Toccante la testimonianza di Floribeth. Il suo miracolo infatti è stato quello che ha portato a rendere Santo il Papa polacco. La costaricana Floribeth, accompagnata dal marito, ricorda come tutto iniziò l'8 aprile 2011 con un improvviso e fortissimo mal di testa, il suo calvario. La diagnosi era terribile: rottura di aneurisma fusiforme dell'arteria cerebrale media destra con emorragia subaracnoidea. Floribeth aveva, secondo i medici, un mese di vita. Medici che le consigliarono di tornare a casa per poter vivere gli ultimi giorni insieme alla sua famiglia. Il giorno della beatificazione di Wojtyla (primo maggio 2011), Floribeth, sua grande devota, segue la cerimonia in televisione. Intontita dai farmaci, aveva chiesto a Dio di farla restare sveglia. Dal letto vedeva lo schermo televisivo, sopra il quale aveva fissato un inserto del quotidiano costaricano 'La Nacion', che in copertina riportava la fotografia di Wojtyla nel giorno della sua elezione al pontificato, quando, allargando le braccia, salutava e benediceva il mondo intero. "Ho sempre pregato Giovanni Paolo II affinchè intercedesse per non farmi morire, non volevo abbandonare i miei figli... Nella mia parte umana avevo paura ma la mia fede era forte", afferma la donna. Alla fine della celebrazione Floribeth si addormenta ma, lei stessa afferma "una voce mi svegliò: era la voce di Giovanni Paolo II che mi diceva: alzati, non avere paura...". L'aneurisma era sparito.

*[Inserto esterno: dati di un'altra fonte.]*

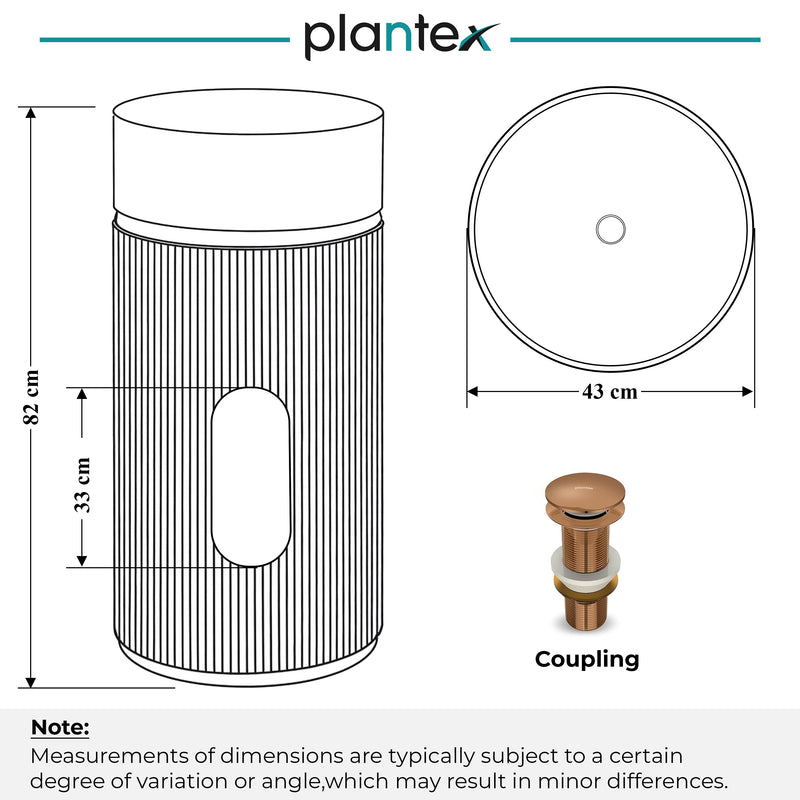 Plantex Matt Pedestal Wash Basin/Acrylic Resin & Quartz Free Standing Wash Basin/Round Basin For Bathroom/Home/Hotel/Restaurant- (Black And Grey, 16 X 16 X 34 Inch)-2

Giovanni XXIII apparve invece a suor Caterina Capitani, suora delle Figlie della Carità della provincia napoletana, che cominciò ad accusare disturbi alla salute alcuni mesi dopo la vestizione all'età di appena 18 anni. È il 1962 e suor Caterina lavora come infermiera presso gli Ospedali Riuniti di Napoli. Un giorno un dolore intercostale, seguito da vomito con sangue la spaventa. "Era riservata e non voleva rivelare la sua malattia", dice suor Adele Labianca che poi ammette di essere stata costretta a dirlo ai superiori. Il male scomparve, per sette mesi, per poi ritornare più aggressivo: dopo radiografie a torace e stomaco da dove non si evinceva il perchè di quei conati di sangue, da un'esofagoscopia si scopre una zona emorragica nel segmento toracico: "Suor Caterina viene operata nel 1965 - racconta suor Adele - l'intervento dura 5 ore, durante il quale le vengono asportati i 3 quarti dello stomaco...". Nel maggio del 1966 la crisi acuta. Sullo stomaco di suor Caterina si aprì un buco dal quale uscivano i succhi gastrici. Si era formata una perforazione che aveva causata una fistola esterna. Era in atto una peritonite diffusa. La febbre era salita a 39,5. La situazione era disperata. "Durante la sua degenza, recitavamo il rosario in omaggio di Giovanni XXIII - continua suor Adele - suor Caterina era prostrata dalla sofferenza". Il miracolo avvenne alle 14.40 del 25 maggio 1966. È la stessa suora a raccontarlo in seguito. Mentre dormiva "suor Caterina - dice suor Adele - si svegliò sentendo una mano appoggiata al suo stomaco. Alla sua sinistra le apparve, seduto sul letto, Roncalli, in abiti papali, con un viso molto bello e sorridente che le disse: 'Mi hai molto pregato... Mi avete strappato dal cuore questo miracolo. Tu ora stai bene, non temere, non hai più niente. Suona il campanello, chiama le suore che stanno in cappella, fatti misurare la febbre e vedrai che la temperatura non arriverà neppure a 37 gradi. Mangia tutto quello che vuoi, come prima della malattia. Non avrai più niente. Va dal professore, fatti visitare, fà delle radiografie e fai mettere tutto per iscritto, perchè un giorno queste cose servirannò. Suor Caterina ci chiamò, aveva il viso trasfigurato e gridava 'Sono guarita, sono guarità e chiedeva di mangiare...". Anche il medico constatò che la fistola era sparita ("questa suora è strana nel bene e nel male", disse il professore Giuseppe Zannini, che la teneva in cura).